I’ve just taken three cans of craft beer out of the fridge. One of them is called a ‘session rye IPA’, another is an ‘oatmeal stout’ and the third styles itself as a ‘blood orange IPA’. And beer-makers have plenty more names where those came from.
Suddenly there seems to be a million styles of beer out there and it’s easy to get bamboozled (or should that be booze-bambled?) by all the frothy descriptions their makers use.
Yet at its most basic, beer requires only four ingredients — water, hops, grain and yeast. And thanks to the 500-year-old German purity law that made those ingredients an industry standard before there was even an industry, that’s still the case with most beers. The differences between all those exotically named craft beers are to be found in the choice of ingredients and the way they’re brewed.
There are basically two popular styles of beer — ales and lagers. Ales are brewed at relatively high temperatures using yeast that floats to the top of the fermentation vat, while lagers are brewed at lower temperatures with yeast that sinks to the bottom of the vat. As a brewer, once you’ve decided on an ale or a lager, the character of your beer will then be decided by the ingredients you choose.
There’s a vast range of hops and grain to choose from.
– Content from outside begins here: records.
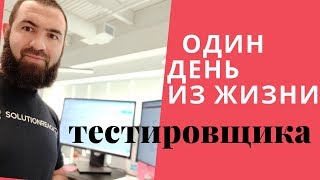 Один день из жизни тестировщика *QA Automation Engineer*
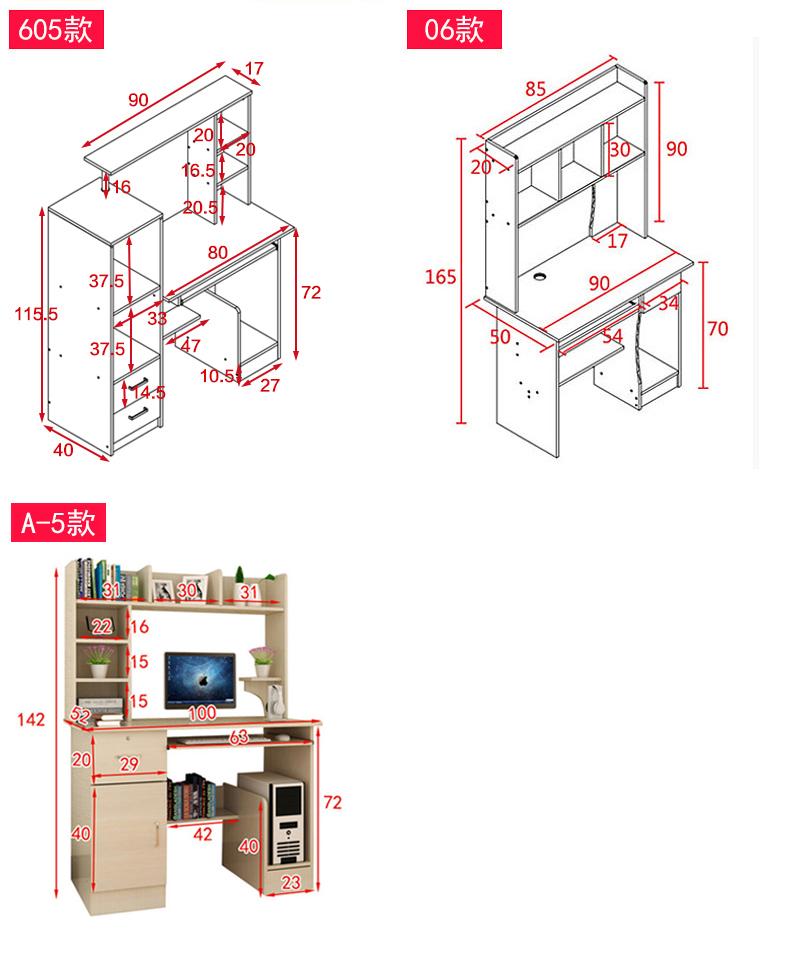 板式桌详尺寸改.jpg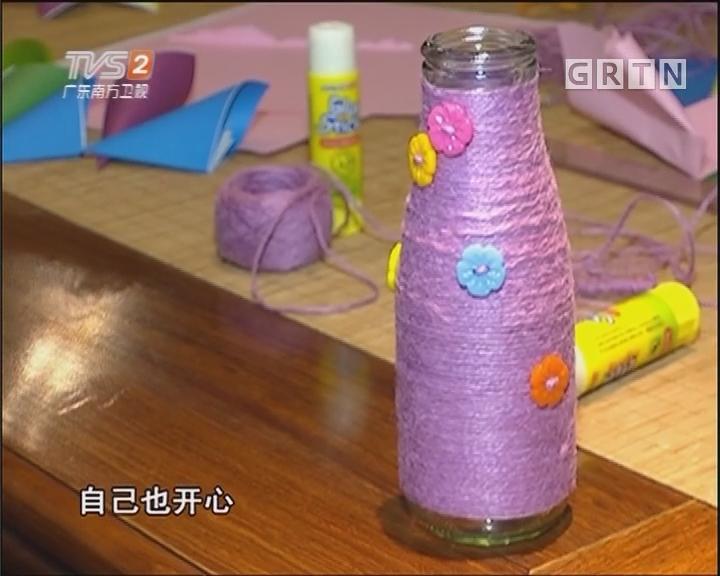 手作礼物全攻略:折纸成花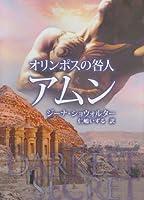 オリンポスの咎人アムン (MIRA文庫 GS 1-8)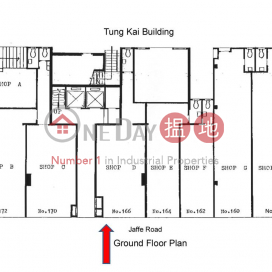 Shop for Rent in Wan Chai|Wan Chai DistrictTung Kai Building(Tung Kai Building)Rental Listings (H000336736)_0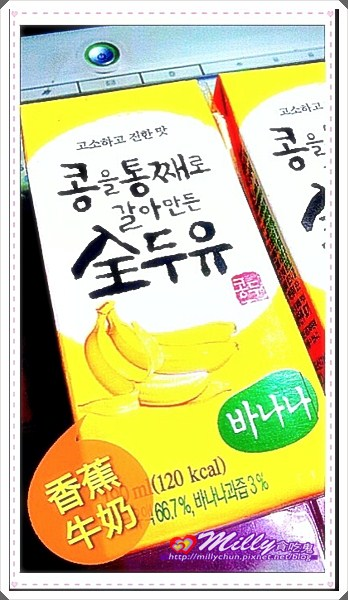 1010728-香蕉牛奶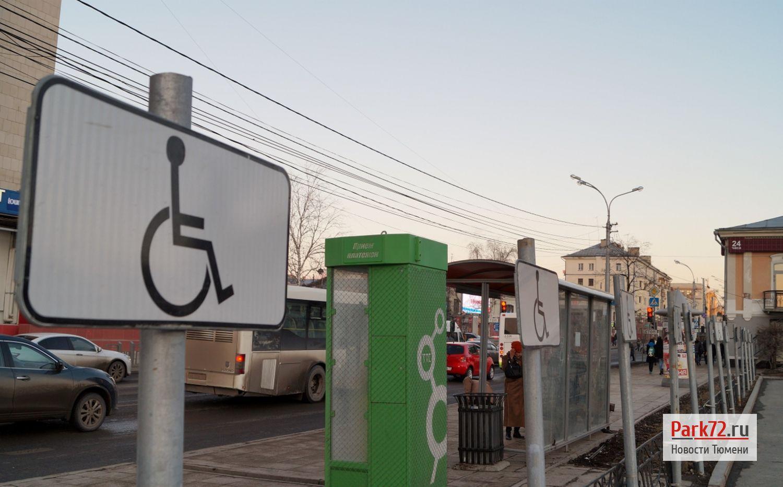 Места для инвалидов могут стать лазейкой для недобросовестных граждан и открывают техническую возможность для VIP-карт_result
For example, my oatmeal stout by Modest Beer of Holywood uses an English variety of hop called Fuggles (yes, really) and a variety of barley called Maris Otter; an IPA by the Verdant Brewing Company of Wales uses two varieties of hops developed in the US called Mosaic and Simcoe and adds oats and wheat to its barley.
Take another look at the beer names in the opening paragraph. The key to all these descriptions is the last word, like ‘stout’ or ‘ale’. That tells you what you really need to know, and the words used in front are an attempt by the maker to describe the character of the beer in the hope it will appeal to you. Below is a brief guide to the significance of the last words — the window dressing added by the makers I leave up to you to assess.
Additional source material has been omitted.